NINA MOINI: Yeah. But I know a lot of other people have been paying attention, lawmakers, government officials, to try to really study this case to see how these programs are so vulnerable to fraud.
MATT SEPIC: Yeah. I mean, these programs really go back to the late 1960s, the Great Society era of president Lyndon Johnson. And they were set up as typical government programs to reimburse child care centers and non-profits for feeding kids when they're not in school. So you think after school programs and summertime food programs. You go to a boys and girls club or a YMCA, you could get something to eat. They're geared toward children from low income families.
And the organizations submit claims for reimbursement, usually through a state agency. In Minnesota, that's the Minnesota Department of Education. Ultimately, the money comes from you and me, from taxpayers, via the US Department of Agriculture. Fraud hadn't really historically been a huge problem because it's really kind of a low dollar sort of program.

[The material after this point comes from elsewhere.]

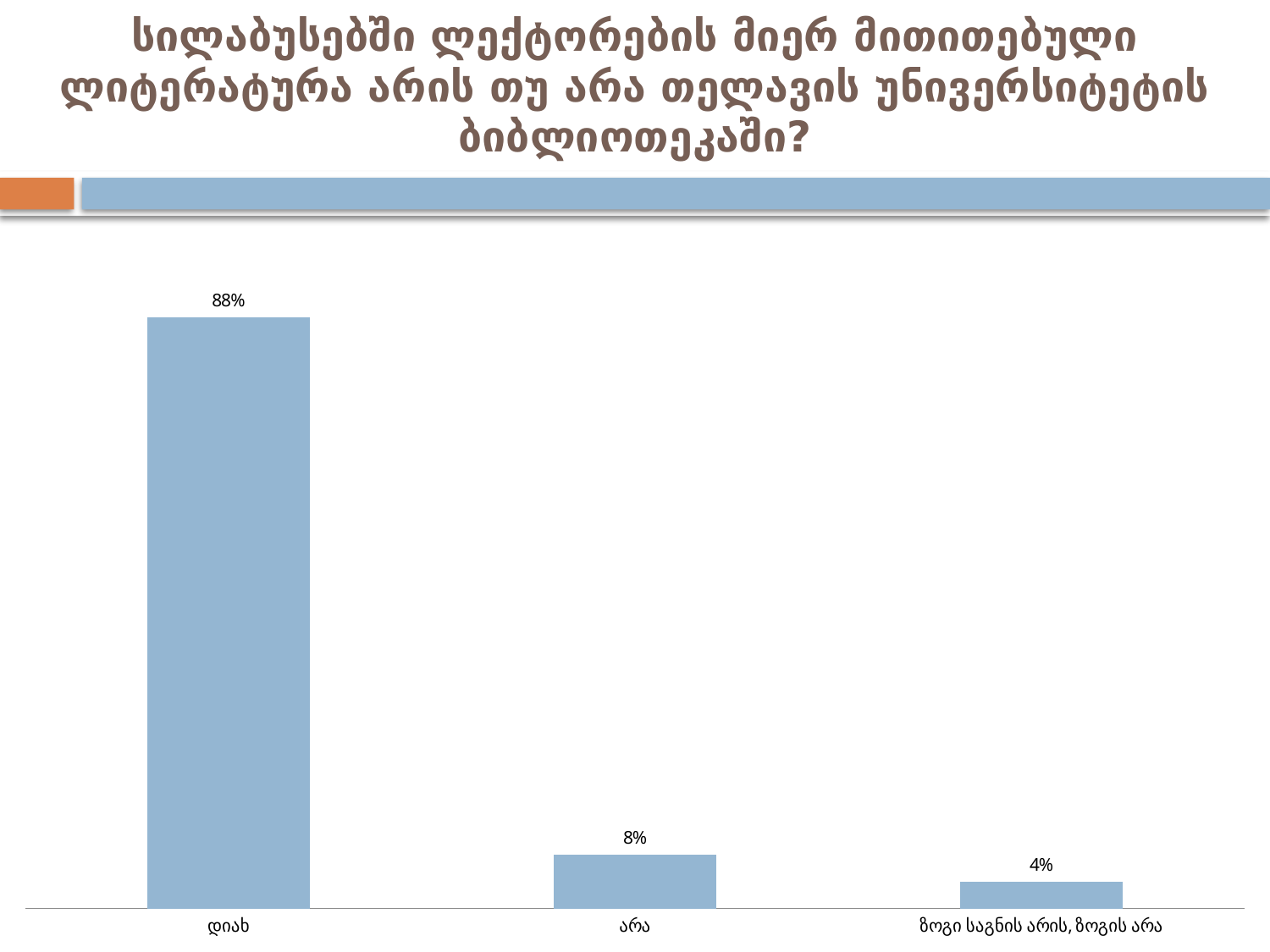
How many categories are shown on the chart? 3 Do the values rise or fall from left to right across the categories? Fall What kind of chart is shown on the slide? Bar chart Which category has the highest value? დიახ Which category has the lowest value? ზოგი საგნის არის, ზოგის არა What value is shown for the category "ზოგი საგნის არის, ზოგის არა"? 4% What colour are the bars in the chart? Light blue What value is shown for the category "დიახ"? 88% What value is shown for the category "არა"? 8% What is the difference between the values for "არა" and "ზოგი საგნის არის, ზოგის არა"? 4% What is the difference between the values for "დიახ" and "არა"? 80% Which is larger, the value for "არა" or the value for "ზოგი საგნის არის, ზოგის არა"? არა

But when COVID hit, the USDA started waiving rules because all of those after school programs were closed. And one of those waivers, Nina, let restaurants participate. And that really opened the door to this scam, as prosecutors have been saying for the last three years. And you might recall, back in June, Minnesota's legislative auditor, Judy Randall, issued a really scathing report about MDE's oversight.
She said they failed to address limits to their authority years before the pandemic, and really approved Feeding Our Future's meals site applications despite ongoing concerns about fraud. And their only administrative review of Feeding Our Future found some pretty serious problems, even before the pandemic, but the agency never followed up.
NINA MOINI: And Matt, before I let you go, you know, taxpayers obviously don't like to hear that their dollars were being wasted with fraud. Who's weighing in at the state level? What have we heard from Governor Walz?
MATT SEPIC: Well, he spoke with Dana Ferguson and other reporters yesterday, one of our Capitol reporters, and gave his reaction and just a few minutes after the verdicts came back here in Minneapolis. And here's what Governor Walz had to say.
TIM WALZ: These are people that stole from us. We're trying to recoup as much as we can. And I think it sparked a needed conversation, bipartisanly, of how do we try and prevent these things. But I remind people on this, no one in state government was involved in any crime. We just need to make sure that we put up more firewalls, more security, more ability to make sure that these criminals aren't able to prey on this.
MATT SEPIC: And, Nina, lawmakers are debating various proposals at the Minnesota Capitol to add more safeguards against fraud in this and other programs.
NINA MOINI: Matt Sepic, thank you so much for your work. Really appreciate it.
MATT SEPIC: You're welcome.
NINA MOINI: Matt Sepic is a correspondent for MPR News.